Owning it: When ‘a rose, by any other name’ meets ‘it is what it is’

Published 12:00 am Tuesday, August 16, 2016

Owning it: When ‘a rose, by any other name’ meets ‘it is what it is’

STARKVILLE – Let me get this straight – Democrats who were “conservatives” from Reconstruction until over a century later in Mississippi weren’t really Democrats because the party has evolved.
But “conservative” Republicans today are both responsible for Mississippi’s state government woes after gaining full control of it only in 2012 and also are – in the same context – really Republicans not given credit for a corresponding evolution?
Oh, yes, and the state of Mississippi’s public education system, public health care, mental health care, transportation and infrastructure, corrections, and a host of other responsibilities of government were in really great shape before the GOP took control and ruined it?
Talk about whistling Dixie.
When I wrote recently about what I called “the Neshoba narrative” by high profile Democrats at the annual campground fair and in other political forums over the summer, I had no idea that it would engage some of my fellow scribes to the extent that it apparently did.
State Democrats have argued – and from a strategic standpoint it’s a smart argument – that if you have a problem in state government in Mississippi right now, blame it on the Republicans who are in power.
One forceful Democrat has argued that the state’s current Republican leadership should “own” the problems that have occurred on their watch. My column suggested that from a historical standpoint, such ownership of those problems was a far more complex and nuanced proposition.
Problems that confront state government today are neither ones that developed recently nor are they problems that didn’t exist when Democrats held total state political control. In reality, for a number of state Democrats now hewing to the “Neshoba narrative” line, the policies targeted are policies that a number of Democratic lawmakers actually voted to adopt.
But the more specious argument is the suggestion that while the Democratic Party has evolved and changed and that it’s “conservatives” rather than “Democrats” who should own their portion of responsibility for Mississippi’s policy problems of longstanding. Again, history suggests otherwise.
After the Republican Reconstruction government established in Mississippi in 1865 and led almost exclusively by black public officials was deposed by Mississippi Democrats in the 1875 elections, the Republican Party in Mississippi faded into irrelevance for a time.
But in 1924, enter an ambitious young black attorney from Ebenezer, Mississippi named Perry W. Howard who would dominate the Mississippi “Black-and-Tan” Republican Party for the next 35 years.

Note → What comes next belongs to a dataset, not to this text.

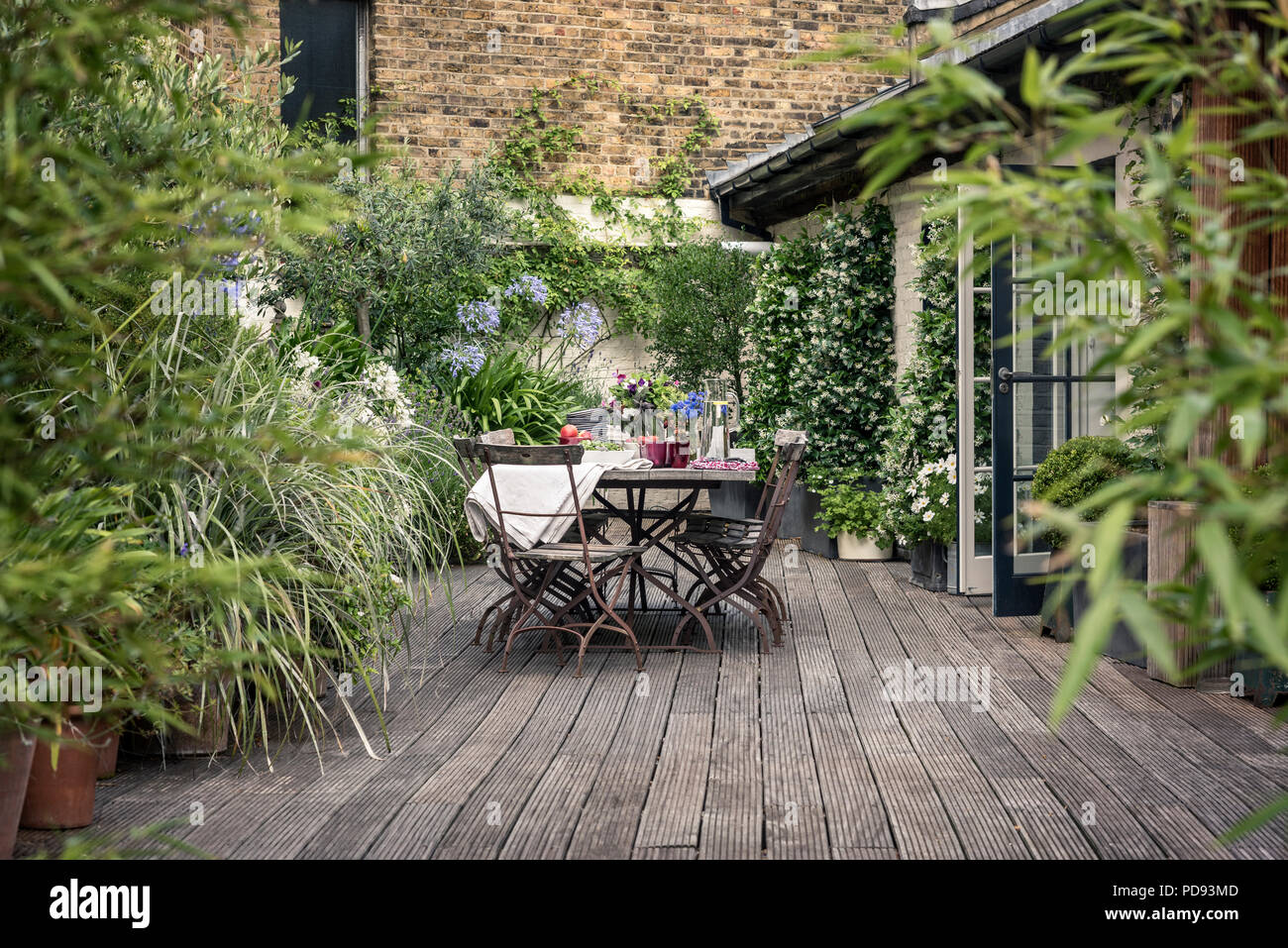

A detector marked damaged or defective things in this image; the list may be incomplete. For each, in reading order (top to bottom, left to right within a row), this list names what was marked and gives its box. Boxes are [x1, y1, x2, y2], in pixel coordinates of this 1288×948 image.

rusty metal folding chair [476, 443, 644, 675]
rusty metal folding chair [675, 430, 804, 651]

Essentially, the state’s GOP operated out of a black lawyer’s mailbox during that time.
Mississippi authors Jere Nash and Andy Taggart chronicled Howard’s leadership of the state’s GOP in their book “Mississippi Politics: The Struggle for Power, 1976-2008.” In that account, Nash and Taggart wrote: “Republicans in Mississippi during this time rarely fielded candidates for office, spending more time fighting among themselves than in recruiting candidates for public office.”
Between 1927 and 1960, Howard’s Mississippi Black-and-Tan Republican Party battled for recognition from the national GOP with so-called “Lily-White Republicans” — a battle eventually won by the Lily-White faction led by Mississippi Republican pioneer Wirt Yerger Jr. While the old Black-and-Tan GOP in Mississippi was about little more than controlling and brokering GOP patronage, Yerger’s group was all about growing a viable, credible alternative to the state’s formerly monolithic Democratic Party.

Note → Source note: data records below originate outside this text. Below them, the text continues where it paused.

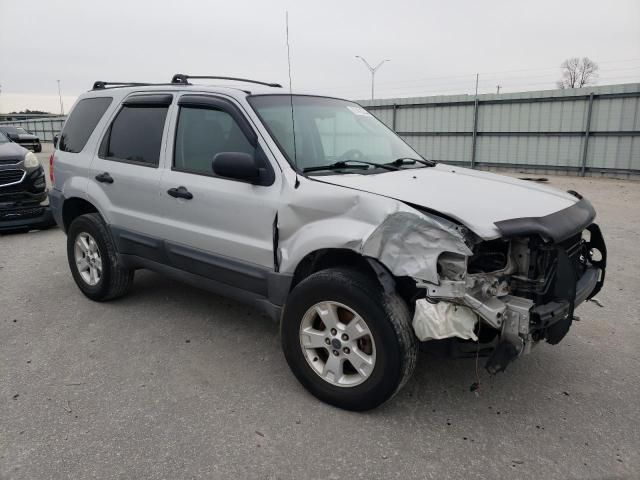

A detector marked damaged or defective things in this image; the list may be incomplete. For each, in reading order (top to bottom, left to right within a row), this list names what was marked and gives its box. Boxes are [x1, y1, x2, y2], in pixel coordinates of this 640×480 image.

crushed hood [318, 165, 576, 240]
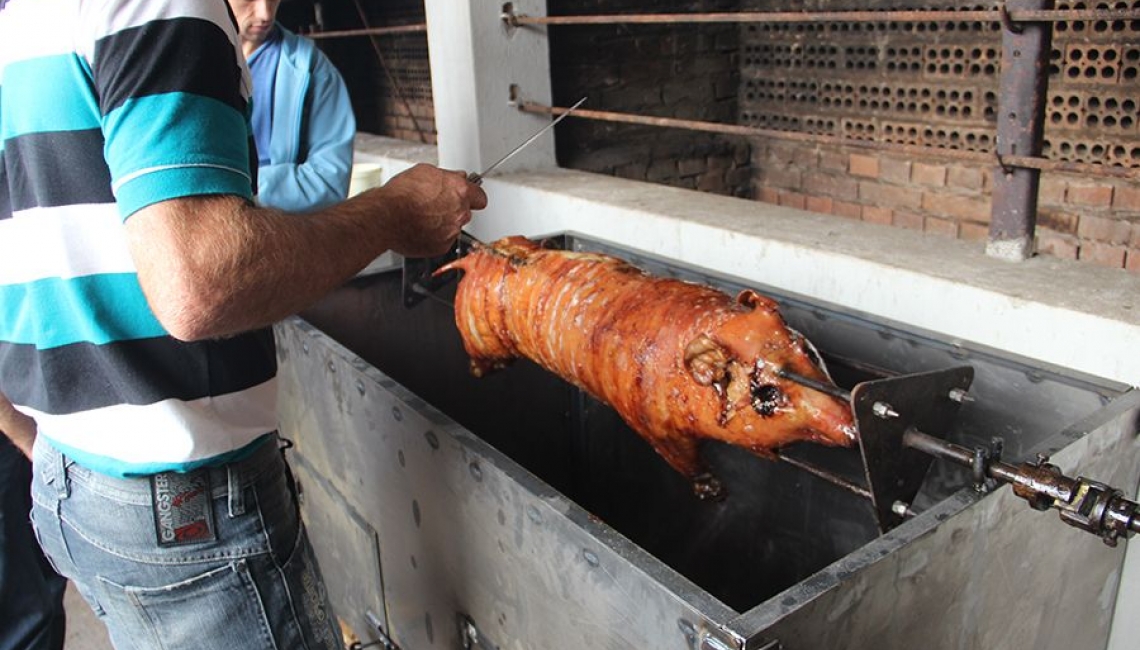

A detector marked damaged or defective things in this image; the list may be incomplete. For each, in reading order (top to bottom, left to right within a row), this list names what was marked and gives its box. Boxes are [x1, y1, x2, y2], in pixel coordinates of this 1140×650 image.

rusty metal post [984, 1, 1053, 263]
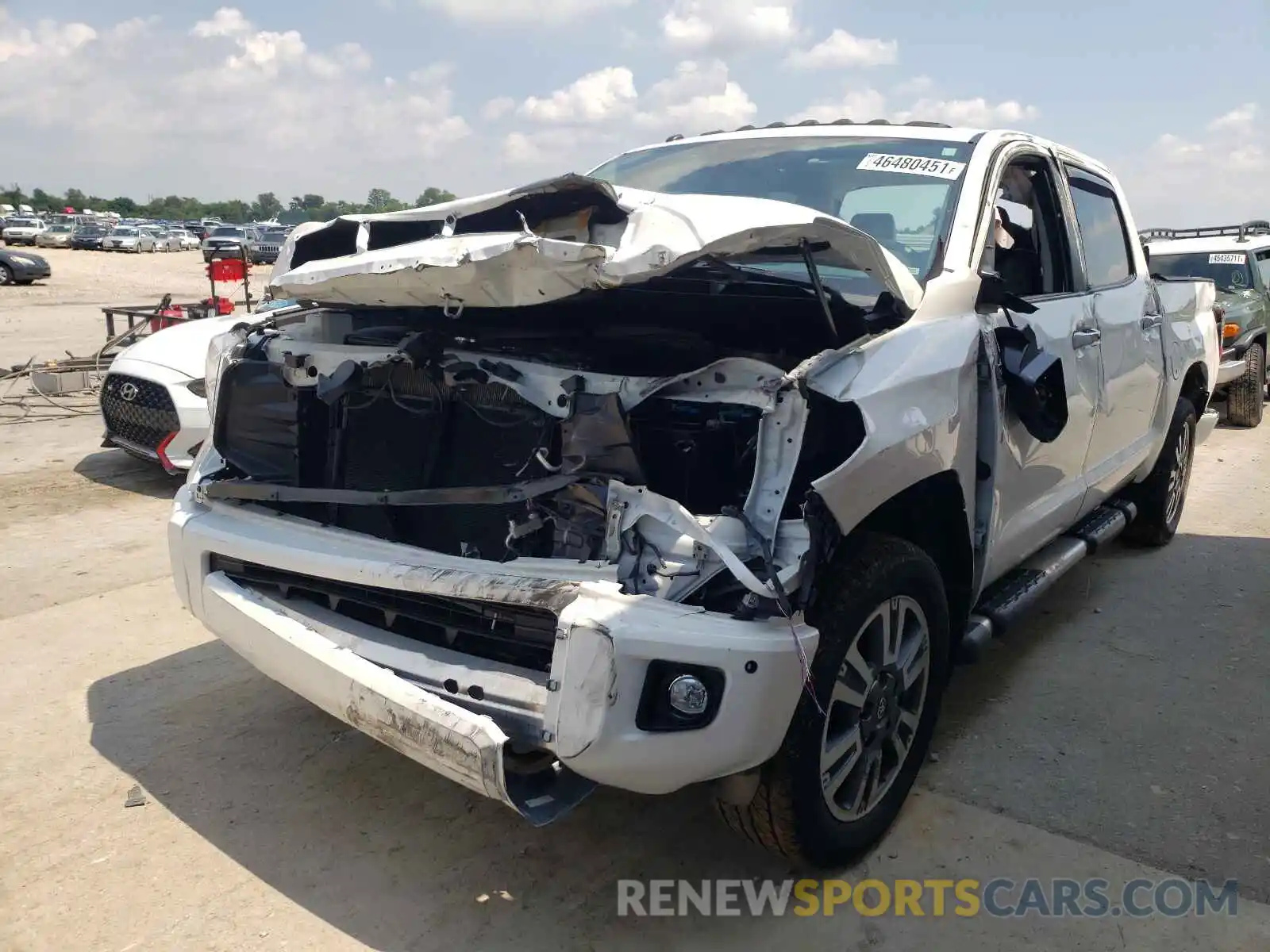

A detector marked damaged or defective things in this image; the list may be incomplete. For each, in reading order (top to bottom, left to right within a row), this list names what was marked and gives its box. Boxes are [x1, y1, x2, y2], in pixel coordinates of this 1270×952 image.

crushed hood [265, 173, 921, 314]
shattered windshield [587, 134, 972, 290]
shattered windshield [1156, 252, 1257, 294]
broken grille [100, 371, 179, 451]
damaged white truck [168, 123, 1219, 869]
broken grille [211, 555, 559, 673]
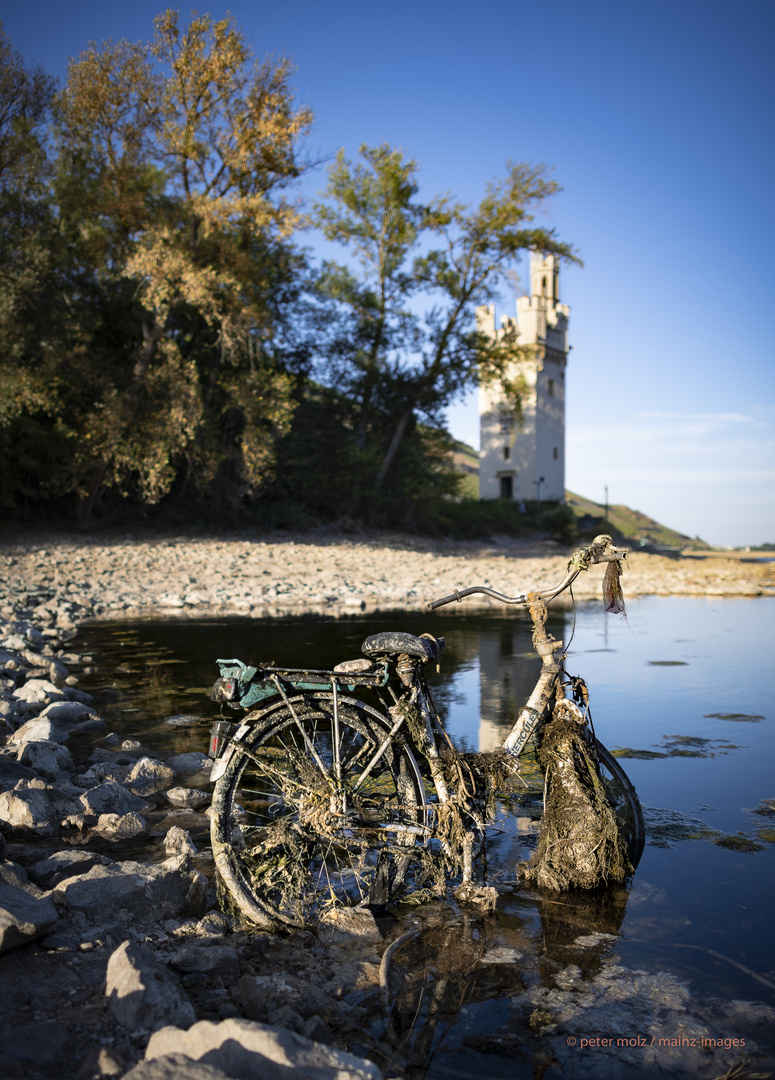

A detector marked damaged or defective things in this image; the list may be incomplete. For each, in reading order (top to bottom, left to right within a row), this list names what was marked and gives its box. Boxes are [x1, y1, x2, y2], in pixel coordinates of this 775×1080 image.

rusty bicycle [205, 535, 643, 924]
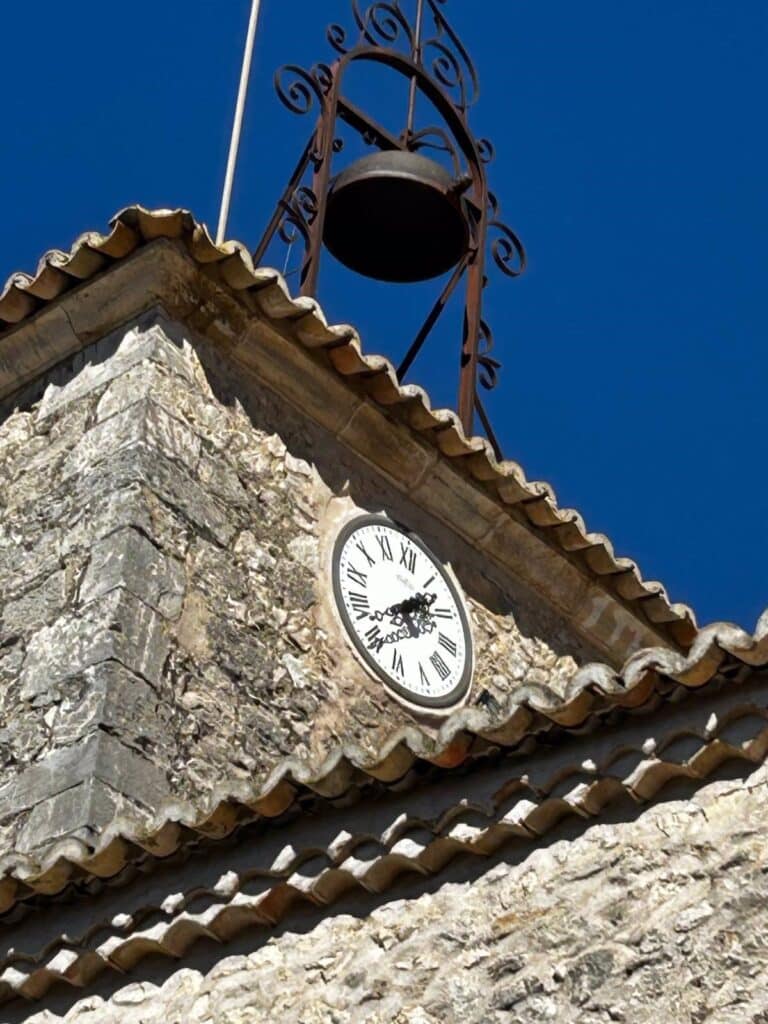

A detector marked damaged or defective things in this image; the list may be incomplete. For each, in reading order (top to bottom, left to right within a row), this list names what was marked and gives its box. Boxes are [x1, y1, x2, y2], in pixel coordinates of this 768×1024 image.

The truth is that both major political parties evolved and changed. The argument that the Democratic Party of today looks very different than the party that existed in 1890 or 1948 or even 1968 is absolutely true – but the same should be said of Mississippi’s GOP.
Poverty, insularity, racial mistrust, and an agrarian economy that was slow to change are non-partisan problems. The current Mississippi GOP indeed is in charge now and bears significant responsibility for the state’s ultimate destination. But it’s both fair and accurate to note that many of these vexing issues – at the core taxing and spending decisions –  are issues that weren’t solved under decades of Democratic leadership, either.